Abstract Background Sclerostin is a potent soluble inhibitor of the Wnt signalling pathway. Besides its inhibitory role on bone formation, Sclerostin plays an important role in the pathogenesis of vascular calcification in the context of chronic kidney disease. Aim To investigate the relationship between serum Sclerostin levels and urinary albumin excretion (UAE) among children and adolescents with type 1 diabetes (T1DM) and assess their relation to the degree of UAE and carotid intimal thickness (CIMT). Methods A total of 50 patients with T1DM and 25 healthy controls were enrolled in the current study. Patients with T1DM were equally divided into a normoalbuminuric group and a microalbuminuric group (DN group) according to urinary albumin excretion rate (UAER). Serum Sclerostin level was measured by enzyme-linked immunoassay and carotid intimal thickness (CIMT) was assessed as a marker of subclinical atherosclerotic risk. Results The plasma Sclerostin levels were significantly higher in patients with microalbuminuria (90.83) ng/ml) compared with patients with normoalbuminuria (33.29 ng/ml) and healthy control subjects (13.5 ng/ml) (P < 0.001). Similarly, CIMT levels were significantly higher in patients with diabetic nephropathy (P < 0.001).
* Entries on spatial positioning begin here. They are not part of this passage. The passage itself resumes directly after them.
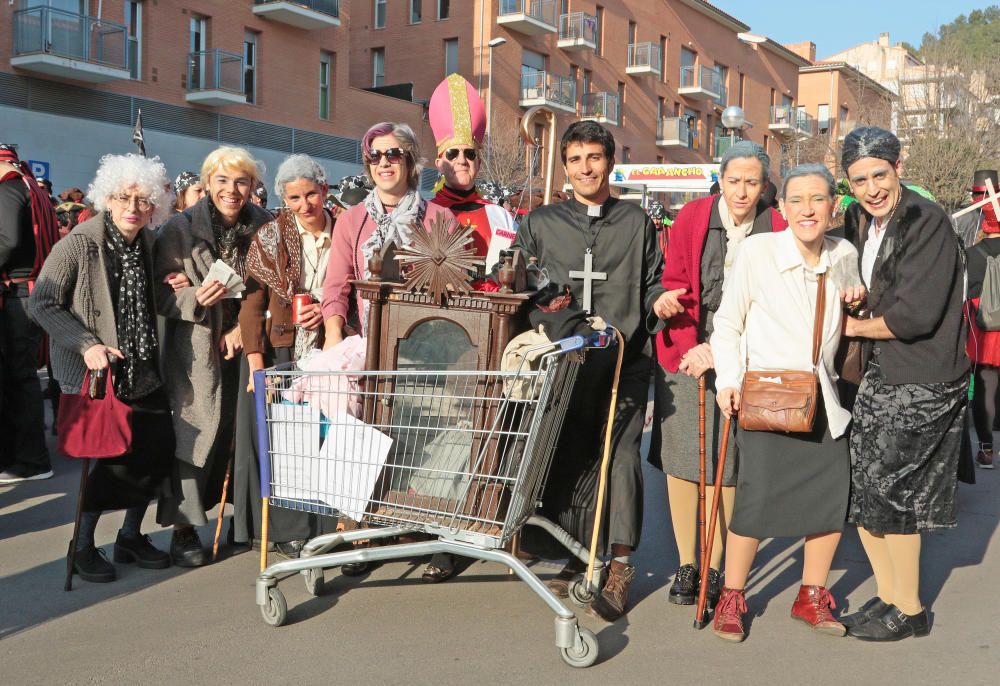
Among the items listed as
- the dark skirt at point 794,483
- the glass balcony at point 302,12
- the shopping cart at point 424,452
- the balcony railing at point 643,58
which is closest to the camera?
the shopping cart at point 424,452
The plasma Sclerostin level had a positive correlation with duration of disease, HbA1C, UAER and CIMT(P < 0.01). Conclusions Serum Sclerostin levels could serve as a potential biomarker of diabetic nephropathy among patients with T1DM. Further studies are needed to better understand the involvement of Sclerostin in vascular complications of T1DM and the possibility of a novel therapeutic target.